Next Steps for AgMIP in North America

Contributed by Carolyn Mutter, Jerry Hatfield, Senthold Asseng, Bruno Basso, Jean Steiner, Sanford Eigenbrode, Cheryl Porter and the AgMIP Open Session Participants.


The Open Session of the Agricultural Model Intercomparison and Improvement Project (AgMIP) at the Fall 2017 meeting of the American Society of Agronomy, Crop Science Society of America, and Soil Science Society of America brought together about 50 US and international agricultural systems researchers to discuss priorities and future directions for AgMIP in North America. Moderated by Dr. Jerry Hatfield of USDA ARS, the session included perspectives of five panelists on how to better synthesize North America agricultural systems interactions and outputs at present and in the future, before opening the floor to discussion. Panelists included Drs. Senthold Asseng (U Florida), Bruno Basso (Michigan State U), Jean Steiner (USDA-ARS), Sanford Eigenbrode (U Idaho), and Cheryl Porter (U Florida). The session was organized by the AgMIP Coordination Unit at Columbia University.

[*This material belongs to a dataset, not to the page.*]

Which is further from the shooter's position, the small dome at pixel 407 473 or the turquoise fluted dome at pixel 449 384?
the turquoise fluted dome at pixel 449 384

Session Introduction: A key motivation of the AgMIP community of scientists is to add value to ongoing experiments and modeling activities. This includes advancements to interoperable data and models for model intercomparison and improvement, agricultural system assessments at global and regional scales, and next generation approaches (see also “The US community of AgMIP is very active in the global-scale studies”, Hatfield noted. “However, given the significance of US and North American agricultural contributions to the global food system, it is important to advance collaborative studies here [in North America] also”.

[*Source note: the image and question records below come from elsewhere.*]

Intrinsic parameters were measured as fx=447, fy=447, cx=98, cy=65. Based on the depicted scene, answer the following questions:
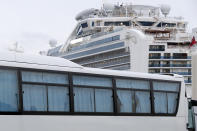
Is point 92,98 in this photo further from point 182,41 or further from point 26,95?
point 182,41

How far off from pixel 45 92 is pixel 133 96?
2981 mm

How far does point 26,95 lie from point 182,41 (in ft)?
198

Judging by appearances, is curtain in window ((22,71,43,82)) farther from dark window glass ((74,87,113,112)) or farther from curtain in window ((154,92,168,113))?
curtain in window ((154,92,168,113))

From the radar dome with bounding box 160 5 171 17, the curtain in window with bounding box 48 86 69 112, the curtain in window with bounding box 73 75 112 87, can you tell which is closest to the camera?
the curtain in window with bounding box 48 86 69 112

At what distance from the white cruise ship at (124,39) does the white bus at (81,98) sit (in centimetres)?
3656

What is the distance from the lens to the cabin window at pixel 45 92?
9.95 m

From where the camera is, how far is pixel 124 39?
6344 centimetres

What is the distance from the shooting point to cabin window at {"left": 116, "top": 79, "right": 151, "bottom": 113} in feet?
39.2

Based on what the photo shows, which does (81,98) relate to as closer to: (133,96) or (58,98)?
(58,98)

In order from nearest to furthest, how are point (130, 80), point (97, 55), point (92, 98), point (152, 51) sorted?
point (92, 98) < point (130, 80) < point (152, 51) < point (97, 55)

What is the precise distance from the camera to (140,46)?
151 feet

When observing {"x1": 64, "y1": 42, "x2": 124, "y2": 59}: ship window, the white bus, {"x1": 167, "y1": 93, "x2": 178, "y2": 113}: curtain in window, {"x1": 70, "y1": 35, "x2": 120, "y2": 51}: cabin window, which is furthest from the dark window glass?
{"x1": 70, "y1": 35, "x2": 120, "y2": 51}: cabin window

Crop Modeling: There are many areas for systematic advancement in the understanding of current and future crop growth in North America that are within the range of current technology but not yet represented in models. These include high resolution impact assessments for all staple crops inclusive of soil, management, and cultivar information; the impact of genetic adaptation and/or land use changes (e.g., shifts North); impact assessments (including land use) for fruits and vegetables; harvest quality assessments; shifts in pest, weed, and disease dynamics; impacts on soil, including movement of carbon, nutrients, and pesticides (with links back to plant and human health); and, expanding to linkages with life cycle assessments.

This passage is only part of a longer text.